If elected, Pantalone said he’ll fight for better services for seniors, including snow removal, adding that seniors are more vulnerable to injuries as a result of poor upkeep of city streets.
“We want to improve services for seniors… When there’s [cracks] in the sidewalk, rather than patching it up, the city should come in once, with cement,” he said.
According to Ford, the city can’t afford to build more subsidized housing units, but there are many empty apartments for rent that may be too expensive for seniors.
“What we have to do is subsidize people’s rent and move them in,” he said, adding that the city can’t maintain subsidized housing.
“[The units] are not safe. There’s cockroaches. We cannot build more public housing,” he said.
Pantalone said that, if elected, he would freeze property tax for seniors with household incomes of less than $50,000, which would enable them to stay in their homes.
Ruth Goldsmith, the AJS vice-president in charge of communications, who was at the debate, said she was disappointed by some of the candidates’ answers.
“None of the candidates really got to grips with the day-to-day responsibilities of running a city. They were full of clichés,” she said.
In particular, Goldsmith wasn’t impressed with Ford.
“He struck me as being out of touch with the community, out of touch with what people really want.

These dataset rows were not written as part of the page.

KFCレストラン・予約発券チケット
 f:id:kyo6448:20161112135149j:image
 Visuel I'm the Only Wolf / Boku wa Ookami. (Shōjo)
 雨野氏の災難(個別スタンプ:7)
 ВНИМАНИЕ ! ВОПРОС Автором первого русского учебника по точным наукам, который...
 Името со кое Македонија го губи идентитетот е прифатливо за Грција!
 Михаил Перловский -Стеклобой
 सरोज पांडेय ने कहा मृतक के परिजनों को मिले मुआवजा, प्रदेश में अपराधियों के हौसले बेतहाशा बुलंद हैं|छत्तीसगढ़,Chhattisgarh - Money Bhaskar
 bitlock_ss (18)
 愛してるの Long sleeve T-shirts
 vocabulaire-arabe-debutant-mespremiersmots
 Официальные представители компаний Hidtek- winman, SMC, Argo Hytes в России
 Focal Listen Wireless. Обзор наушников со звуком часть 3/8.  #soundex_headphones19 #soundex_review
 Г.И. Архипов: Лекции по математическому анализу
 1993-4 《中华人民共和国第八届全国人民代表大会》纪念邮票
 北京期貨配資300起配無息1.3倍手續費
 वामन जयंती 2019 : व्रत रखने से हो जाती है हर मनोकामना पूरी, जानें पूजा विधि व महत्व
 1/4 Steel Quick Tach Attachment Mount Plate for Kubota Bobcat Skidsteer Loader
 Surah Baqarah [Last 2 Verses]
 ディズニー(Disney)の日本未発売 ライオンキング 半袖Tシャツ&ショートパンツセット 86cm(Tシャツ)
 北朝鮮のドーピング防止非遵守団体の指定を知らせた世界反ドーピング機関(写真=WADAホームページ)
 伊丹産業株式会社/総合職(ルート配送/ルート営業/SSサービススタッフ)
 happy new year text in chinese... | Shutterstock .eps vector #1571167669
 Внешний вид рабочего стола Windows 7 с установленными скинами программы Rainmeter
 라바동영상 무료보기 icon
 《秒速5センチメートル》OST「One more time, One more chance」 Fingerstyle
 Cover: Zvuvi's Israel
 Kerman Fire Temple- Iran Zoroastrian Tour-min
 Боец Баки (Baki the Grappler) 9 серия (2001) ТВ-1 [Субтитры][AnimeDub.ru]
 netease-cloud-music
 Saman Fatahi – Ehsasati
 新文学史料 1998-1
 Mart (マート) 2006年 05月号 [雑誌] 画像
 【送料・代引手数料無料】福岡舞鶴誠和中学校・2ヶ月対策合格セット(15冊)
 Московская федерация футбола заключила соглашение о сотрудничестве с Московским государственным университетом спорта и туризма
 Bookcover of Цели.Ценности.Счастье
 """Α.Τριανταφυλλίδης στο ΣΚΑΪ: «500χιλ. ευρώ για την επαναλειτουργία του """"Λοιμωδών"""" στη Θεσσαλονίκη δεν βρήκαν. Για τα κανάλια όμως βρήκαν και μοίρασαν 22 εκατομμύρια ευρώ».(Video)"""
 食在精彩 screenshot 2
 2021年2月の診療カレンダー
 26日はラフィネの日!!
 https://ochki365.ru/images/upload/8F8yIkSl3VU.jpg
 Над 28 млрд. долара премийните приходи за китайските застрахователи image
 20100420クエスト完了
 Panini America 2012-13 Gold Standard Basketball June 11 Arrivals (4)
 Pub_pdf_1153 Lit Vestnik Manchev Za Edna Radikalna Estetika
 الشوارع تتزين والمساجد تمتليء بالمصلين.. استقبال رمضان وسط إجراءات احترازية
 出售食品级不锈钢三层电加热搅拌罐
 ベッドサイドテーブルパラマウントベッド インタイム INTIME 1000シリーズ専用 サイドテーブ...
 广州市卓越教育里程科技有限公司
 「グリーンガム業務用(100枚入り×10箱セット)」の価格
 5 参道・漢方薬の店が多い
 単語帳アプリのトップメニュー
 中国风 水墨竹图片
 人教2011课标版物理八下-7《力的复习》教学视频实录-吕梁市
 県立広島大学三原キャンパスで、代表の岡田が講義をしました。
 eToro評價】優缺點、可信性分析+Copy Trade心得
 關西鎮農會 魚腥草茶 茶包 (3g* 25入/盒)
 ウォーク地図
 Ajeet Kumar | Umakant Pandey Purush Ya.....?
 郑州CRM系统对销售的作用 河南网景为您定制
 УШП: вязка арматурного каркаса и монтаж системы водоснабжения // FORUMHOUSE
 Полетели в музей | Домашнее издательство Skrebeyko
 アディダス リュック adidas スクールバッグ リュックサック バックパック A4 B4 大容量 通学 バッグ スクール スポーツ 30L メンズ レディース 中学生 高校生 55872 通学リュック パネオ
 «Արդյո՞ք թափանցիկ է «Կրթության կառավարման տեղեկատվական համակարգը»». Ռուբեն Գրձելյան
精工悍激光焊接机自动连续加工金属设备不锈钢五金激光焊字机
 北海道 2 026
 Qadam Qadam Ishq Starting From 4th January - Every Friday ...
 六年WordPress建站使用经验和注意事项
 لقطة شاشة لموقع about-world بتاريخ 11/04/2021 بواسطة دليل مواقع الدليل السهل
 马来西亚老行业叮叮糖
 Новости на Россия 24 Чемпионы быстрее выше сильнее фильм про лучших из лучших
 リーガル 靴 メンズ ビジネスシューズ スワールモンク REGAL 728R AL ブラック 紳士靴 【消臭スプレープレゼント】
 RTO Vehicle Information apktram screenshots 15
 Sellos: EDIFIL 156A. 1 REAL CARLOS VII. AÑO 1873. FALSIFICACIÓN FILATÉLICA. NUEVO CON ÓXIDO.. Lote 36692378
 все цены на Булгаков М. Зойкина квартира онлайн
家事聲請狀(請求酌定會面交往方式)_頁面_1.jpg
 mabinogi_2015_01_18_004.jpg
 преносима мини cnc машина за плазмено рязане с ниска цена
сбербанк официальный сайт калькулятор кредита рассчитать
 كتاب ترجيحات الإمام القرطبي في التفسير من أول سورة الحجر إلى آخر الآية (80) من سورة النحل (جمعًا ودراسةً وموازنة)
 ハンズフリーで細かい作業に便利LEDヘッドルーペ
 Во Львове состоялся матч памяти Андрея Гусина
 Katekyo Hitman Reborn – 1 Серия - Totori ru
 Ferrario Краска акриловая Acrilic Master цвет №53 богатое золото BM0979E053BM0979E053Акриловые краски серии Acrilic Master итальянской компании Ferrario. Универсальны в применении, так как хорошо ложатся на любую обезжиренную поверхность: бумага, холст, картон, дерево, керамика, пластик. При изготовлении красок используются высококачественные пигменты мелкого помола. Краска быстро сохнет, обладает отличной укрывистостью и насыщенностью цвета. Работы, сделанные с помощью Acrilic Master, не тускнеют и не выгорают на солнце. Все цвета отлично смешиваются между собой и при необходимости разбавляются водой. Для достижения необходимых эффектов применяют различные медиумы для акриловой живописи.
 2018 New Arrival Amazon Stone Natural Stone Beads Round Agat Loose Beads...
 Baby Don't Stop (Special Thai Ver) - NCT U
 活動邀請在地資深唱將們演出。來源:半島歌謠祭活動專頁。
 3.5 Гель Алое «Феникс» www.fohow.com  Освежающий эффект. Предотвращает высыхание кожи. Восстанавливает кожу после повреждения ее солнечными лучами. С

He got kudos for saying, ‘I’m going to cut taxes.’ Anyone can cut taxes, but if we want affordable housing, good transportation, we have to be ready to pay taxes,” she said.
“On the other hand, he’s saying, ‘I’m going to cut spending.’ Where’s the money going to come from?”
Goldsmith also questioned Pantalone’s leadership abilities.
“I think he’s a very well-meaning man… but as a leader, he doesn’t seem to have a vision for the city,” she said.